At the end of June in Burkina Faso, the international development organization, Plan International, brought together education advisors from their country offices in Benin, Burkina Faso, Canada, Cameroon, Guinea, Guinea-Bissau, Mali, Ghana, Liberia, Sierra Leone, Senegal, the U.S. and Togo.
I joined them for a three-day workshop on the vital role of civil society in the Global Partnership for Education – and to discuss ways for civil society actors to not only participate in the development of national education plans, but to ensure they are implemented with the full ownership of citizens, communities and organizations.
The workshop, entitled, “Education Advocacy and Policy: Opportunities and Strategies for National and Regional Engagement,” allowed Plan International’s staff to explore their own role in helping to represent the public interest in national education policy processes.
Empowering local communities to advocate for their education rights
Plan International is taking a proactive role to ensure that the communities where they work are heard and served. The organization is a member of the Local Education Group and partners with national education coalitions in advocacy campaigns and budget tracking, developing strong evidence-based policy recommendations and ensuring that education sector reviews benefit from local input.
By placing a high priority on strategic advocacy to protect and guarantee education rights, Plan International and other civil society actors recognize that civic oversight and local ownership are just as vital as service delivery if the benefits of education are to be enjoyed by all.
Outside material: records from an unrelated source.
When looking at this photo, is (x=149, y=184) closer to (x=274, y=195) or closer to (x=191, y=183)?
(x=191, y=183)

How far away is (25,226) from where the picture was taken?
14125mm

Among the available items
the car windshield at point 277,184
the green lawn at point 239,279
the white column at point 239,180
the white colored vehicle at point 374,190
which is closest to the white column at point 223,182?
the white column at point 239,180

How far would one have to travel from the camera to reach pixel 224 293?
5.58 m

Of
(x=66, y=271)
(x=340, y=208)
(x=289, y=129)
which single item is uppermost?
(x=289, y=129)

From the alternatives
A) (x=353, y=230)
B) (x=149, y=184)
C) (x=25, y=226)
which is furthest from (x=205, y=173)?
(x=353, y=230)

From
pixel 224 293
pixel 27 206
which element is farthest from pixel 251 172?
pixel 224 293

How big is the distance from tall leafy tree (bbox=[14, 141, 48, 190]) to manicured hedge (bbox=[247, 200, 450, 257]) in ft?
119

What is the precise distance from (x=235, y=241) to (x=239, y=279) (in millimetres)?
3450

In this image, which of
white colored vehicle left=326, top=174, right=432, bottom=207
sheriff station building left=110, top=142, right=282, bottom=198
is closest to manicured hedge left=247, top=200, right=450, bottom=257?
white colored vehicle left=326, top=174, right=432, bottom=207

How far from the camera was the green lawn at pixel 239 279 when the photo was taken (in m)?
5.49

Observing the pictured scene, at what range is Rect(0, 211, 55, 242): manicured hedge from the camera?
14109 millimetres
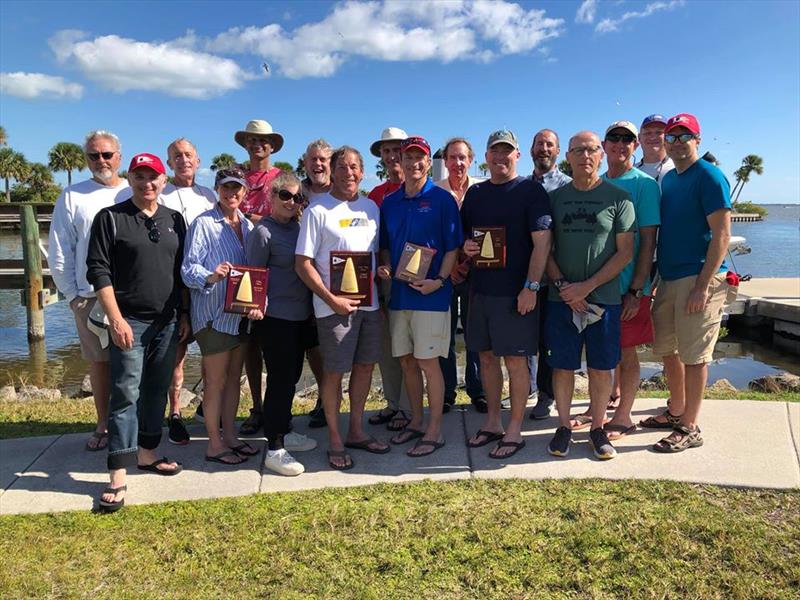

An engaged and informed citizenry, equipped with the tools and capacity to advocate for their education rights is the only antidote to the inertia of policies which lack resources or political will to be implemented— as a participant aptly remarked “We need to stop acting like a text will solve the problem.” The concept of ‘national ownership’ must expand beyond official arenas by moving from the capital cities to the school communities, where education stakeholders are best placed to monitor the realization of their right to education. Good education governance requires that this experience then informs the national policy dialogue and influences the practice of development actors.
Recognizing this, the Global Partnership for Education has developed a framework to guide education actors at the country level, including ministry officials and bilateral donor agencies, to ensure that the public interest is represented at the education policy table. But while civil society participation is being codified throughout GPE policy, only the active engagement of partners like Plan International and other civil society groups will ensure that the seat for an informed citizenry is occupied and the policy of truly national ownership becomes practice.